When a foreigner resides among you in your land, do not mistreat them. The foreigner residing among you must be treated as your native-born. Love them as yourself, for you were foreigners in Egypt. I am your God – Leviticus 19:33-34.
Consequently, you are no longer foreigners and strangers, but fellow citizens with God’s people and also members of his household, built on the foundation of the apostles and prophets, with Christ Jesus himself as the chief cornerstone. In him the whole building is joined together and rises to become a holy temple in the Lord. And in him you too are being built together to become a dwelling in which God lives by his Spirit – Ephesians 2:19-22.

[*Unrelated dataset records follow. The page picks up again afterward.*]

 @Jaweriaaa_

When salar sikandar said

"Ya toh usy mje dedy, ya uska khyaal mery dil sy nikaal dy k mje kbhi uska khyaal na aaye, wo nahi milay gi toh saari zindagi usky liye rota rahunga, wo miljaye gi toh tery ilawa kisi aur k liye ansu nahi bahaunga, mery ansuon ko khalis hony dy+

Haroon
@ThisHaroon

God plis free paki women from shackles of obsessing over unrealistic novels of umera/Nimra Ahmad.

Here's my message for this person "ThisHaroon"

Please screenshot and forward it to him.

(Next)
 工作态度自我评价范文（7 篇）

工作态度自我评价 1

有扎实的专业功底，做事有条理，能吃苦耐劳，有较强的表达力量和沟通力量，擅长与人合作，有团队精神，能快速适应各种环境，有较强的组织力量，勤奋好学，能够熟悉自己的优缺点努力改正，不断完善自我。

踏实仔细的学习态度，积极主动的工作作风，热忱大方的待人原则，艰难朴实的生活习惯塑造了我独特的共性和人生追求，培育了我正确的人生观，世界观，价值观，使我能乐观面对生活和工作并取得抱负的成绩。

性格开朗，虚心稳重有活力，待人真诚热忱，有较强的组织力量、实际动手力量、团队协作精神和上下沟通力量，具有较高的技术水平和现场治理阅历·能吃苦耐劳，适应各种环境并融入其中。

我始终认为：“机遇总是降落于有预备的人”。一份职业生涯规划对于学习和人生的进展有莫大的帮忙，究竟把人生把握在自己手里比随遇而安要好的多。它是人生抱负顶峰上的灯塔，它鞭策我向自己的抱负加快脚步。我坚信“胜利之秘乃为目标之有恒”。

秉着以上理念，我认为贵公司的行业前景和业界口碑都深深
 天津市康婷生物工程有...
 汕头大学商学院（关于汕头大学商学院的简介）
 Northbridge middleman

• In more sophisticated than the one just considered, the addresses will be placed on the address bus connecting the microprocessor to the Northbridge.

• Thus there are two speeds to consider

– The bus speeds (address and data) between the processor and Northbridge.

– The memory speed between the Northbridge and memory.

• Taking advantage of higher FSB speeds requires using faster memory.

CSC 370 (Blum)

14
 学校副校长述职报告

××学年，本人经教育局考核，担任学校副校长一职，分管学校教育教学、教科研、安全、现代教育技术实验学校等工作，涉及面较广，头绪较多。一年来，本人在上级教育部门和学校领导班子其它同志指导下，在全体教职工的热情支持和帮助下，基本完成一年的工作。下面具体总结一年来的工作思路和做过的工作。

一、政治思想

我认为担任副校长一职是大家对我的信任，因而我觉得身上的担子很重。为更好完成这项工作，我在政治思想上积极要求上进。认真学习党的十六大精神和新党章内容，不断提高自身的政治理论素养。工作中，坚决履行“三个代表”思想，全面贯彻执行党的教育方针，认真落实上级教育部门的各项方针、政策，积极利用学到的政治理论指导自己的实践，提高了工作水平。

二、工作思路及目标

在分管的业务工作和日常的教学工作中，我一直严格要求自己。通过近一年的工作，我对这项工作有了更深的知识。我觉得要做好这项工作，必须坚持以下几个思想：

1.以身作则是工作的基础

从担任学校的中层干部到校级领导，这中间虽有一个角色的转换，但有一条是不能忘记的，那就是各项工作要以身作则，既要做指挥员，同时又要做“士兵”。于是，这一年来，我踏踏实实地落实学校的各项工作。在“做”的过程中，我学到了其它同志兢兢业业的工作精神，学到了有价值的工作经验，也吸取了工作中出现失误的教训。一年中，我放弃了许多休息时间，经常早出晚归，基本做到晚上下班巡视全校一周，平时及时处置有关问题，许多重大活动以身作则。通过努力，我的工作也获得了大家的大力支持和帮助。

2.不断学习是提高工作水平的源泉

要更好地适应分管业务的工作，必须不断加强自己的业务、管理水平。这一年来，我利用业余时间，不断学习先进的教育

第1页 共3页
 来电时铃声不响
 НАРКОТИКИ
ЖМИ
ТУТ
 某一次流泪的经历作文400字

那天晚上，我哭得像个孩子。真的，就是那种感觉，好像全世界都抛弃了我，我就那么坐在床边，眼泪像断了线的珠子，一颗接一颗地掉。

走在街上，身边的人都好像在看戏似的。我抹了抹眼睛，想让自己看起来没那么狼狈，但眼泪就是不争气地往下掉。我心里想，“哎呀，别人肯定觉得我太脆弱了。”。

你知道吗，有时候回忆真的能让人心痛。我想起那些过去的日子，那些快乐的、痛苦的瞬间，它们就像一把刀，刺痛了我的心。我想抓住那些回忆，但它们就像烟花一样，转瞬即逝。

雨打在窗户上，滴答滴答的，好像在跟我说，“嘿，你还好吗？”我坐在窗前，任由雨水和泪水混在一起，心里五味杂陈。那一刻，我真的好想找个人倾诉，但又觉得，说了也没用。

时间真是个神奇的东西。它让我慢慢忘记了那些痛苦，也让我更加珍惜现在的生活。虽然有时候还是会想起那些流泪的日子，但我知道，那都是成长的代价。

A few months ago, author William Gumede described Zuma as someone with a narcissistic personality disorder — a set of traits defined by Austrian psychoanalyst Heinz Kohut as “including an exaggerated sense of superiority, a lack of self-awareness about the impact of their behaviour and having a disdain for others, who they devalue to validate their own grandiosity”. These people lack empathy, have a distorted sense of reality and are incapable of seeing anything from anyone else’s perspective. Narcissists like Zuma, Gumede argues, can’t accept responsibility and don’t care if they take down entire countries with them. The events at Nkandla, sadly for Zuma, only reinforced that perspective.